Kelsey é uma garota órfã que está tentando se adaptar a vida novamente. Seu sonho era conseguir não só liberdade, como também, autonomia. É por isso que ela não hesita em aceitar o trabalho no circo e se empenha ao máximo para conseguir ser boa o suficiente para tratar do belo tigre que é utilizado nas apresentações do lugar. Ela não sabe porque se sente tão atraída pela presença imponente do animal, ela só sabe que gostaria de passar todo o tempo ao lado dele, observando-o e desenhado-o. O que ela não sabe é que o seu tigre na verdade é um príncipe indiano que está aprisionado naquela forma graças a uma antiga maldição lançado sobre ele. No entanto, quando esse segredo lhe é revelado, ela já está a quilômetros de casa em um lugar totalmente diferente de tudo o que ela conhece, em uma jornada que oferece riscos não só a sua vida, como também, ao seu coração.

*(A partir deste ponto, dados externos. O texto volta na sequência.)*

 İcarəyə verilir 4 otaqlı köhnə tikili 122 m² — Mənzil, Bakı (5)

"A Maldição do Tigre" foi o livro de estreia da autora Colleen Houck e isso esclareceu algumas coisas que pude perceber durante a leitura. A primeira delas, foi a necessidade de descrever passo a passo atividades rotineiras da protagonista e que já ficariam entendidas através de uma pequena frase, não vi necessidade para que tudo estivesse posto ali. No entanto, com o decorrer da narrativa deixei de me incomodar com esses pontos e passei a me atentar a outras características do livro. Essa observação foi essencial para que a riqueza da fantasia na história me deixassem encantadas. Eu que pouco conheço da cultura indiana me vi diante não só de aspectos culturais extremamente fortes, como também, paisagens diferentes e construções arquitetônicas riquíssimas. Tudo isso colaborou para que meu ânimo fosse apaziguado.

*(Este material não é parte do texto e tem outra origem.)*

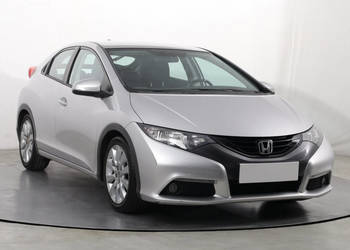 Honda Civic 1.4 i-VTEC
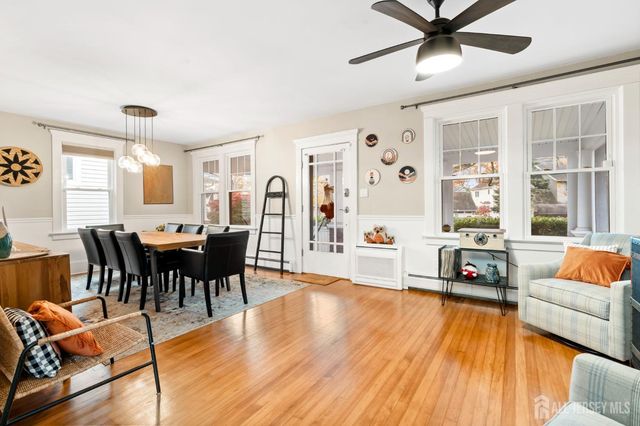 46 Plainfield Avenue, Metuchen, NJ 08840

Todavia, isso foi até a jornada que a Kelsey empreendeu com o Ren começar. Porque sim, eu adorei todos os aspectos que pude observar com relação a caracterização da mitologia do livro, mas não consegui me apaixonar pelos personagens porque eles não conseguiram me convencer individualmente. Kelsey é uma garota descrita como tranquila e que está em busca de alcançar os seus sonhos, extremamente sensibilizada com a situação do Ren, ela está disposta a mudar os seus planos para ajudá-lo. Entretanto, certas coisas são simplesmente impossíveis de aceitar. Em primeiro lugar, como assim os tutores dela permitiram que ela viajasse com um empregador desconhecido para Índia e não ligaram sequer para saber se ela está viva ou morta durante o tempo em que ela estava se arriscando? E as responsabilidades legais, para onde foram? Sim, eu sei que isso se trata de uma ficção, mas mesmo nessa situação há de se preservar a verossimilhança.

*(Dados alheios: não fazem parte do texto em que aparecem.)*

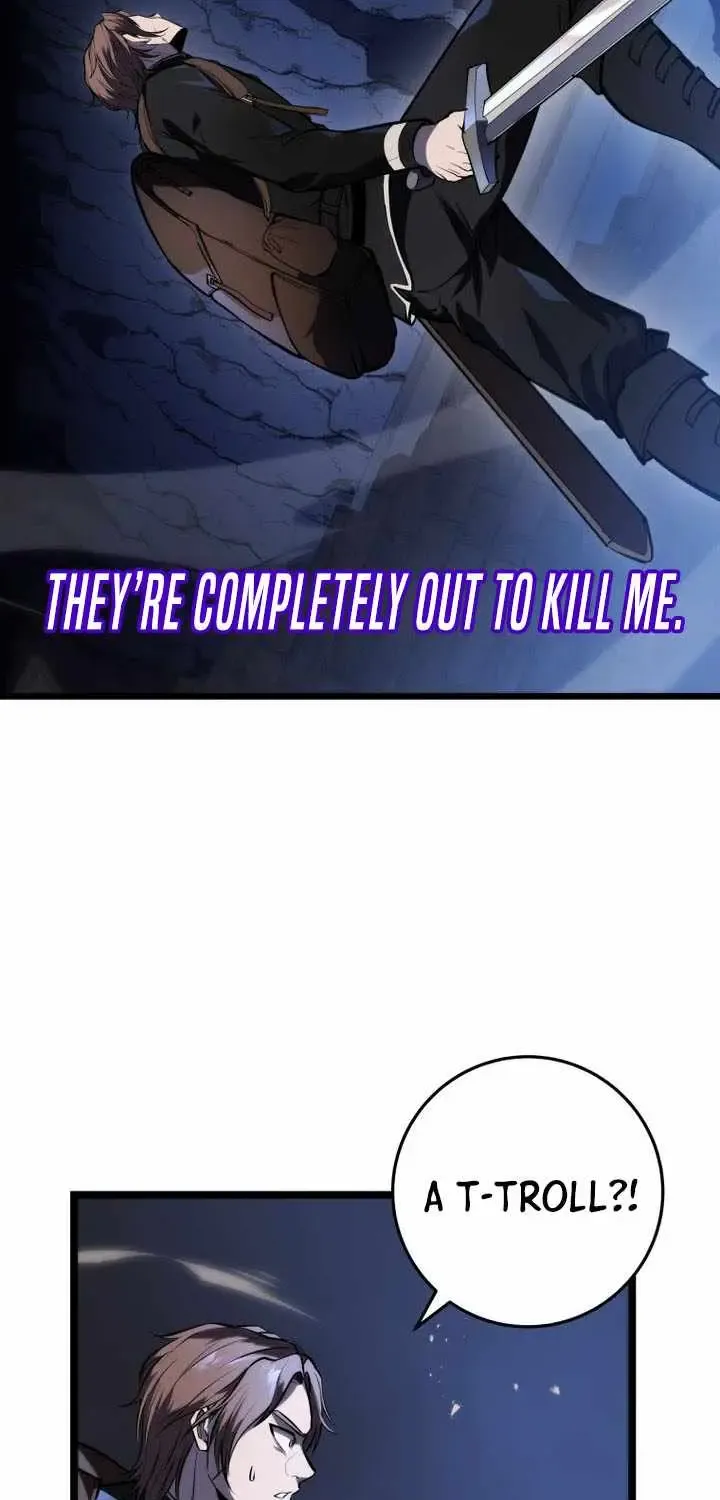 Dragonslayer’s Class Regression Chapter 23 page 79 -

Como se isso não bastasse, ela tem constantes ataques de insegurança que a tornam insuportáveis, principalmente no final do livro. Ela discute com o Ren por tudo, o que acaba colocando os dois em risco. O tigre/príncipe por sua vez, não foi um personagem que me encantou tão pouco me desgostou, ele é coerente e cumpre bem o seu papel, mas faltou aquele quê a mais para me deixar rendida por ele. Pode ser que nos próximos livros da série, sua personalidade seja trabalhada de melhor forma, mais por enquanto, não conseguiu me fazer suspirar. Todos esses pontos negativos me deixaram um tanto quanto receosa para continuar a acompanhar "A Saga dos Tigres", já que fiquei muito dividida com relação ao livro, pois se por um lado amei a parte cultural, odiei o romance e a maneira como a autora o desenvolveu. Realmente não sei se estou no clima para esse tipo de histórias, por isso vou dar um tempo antes de tensionar voltar a esse universo.

Acho que me apaixonar por ele seria como mergulhar em um precipício. Seria ou a melhor coisa que me aconteceria ou o erro mais idiota que eu cometeria. Faria com que minha vida valesse a pena ou com que eu me chocasse contra as pedras e me arrebentasse completamente. Talvez a coisa mais sábia a fazer fosse desacelerar as coisas. Ser amigos parecia tão mais simples.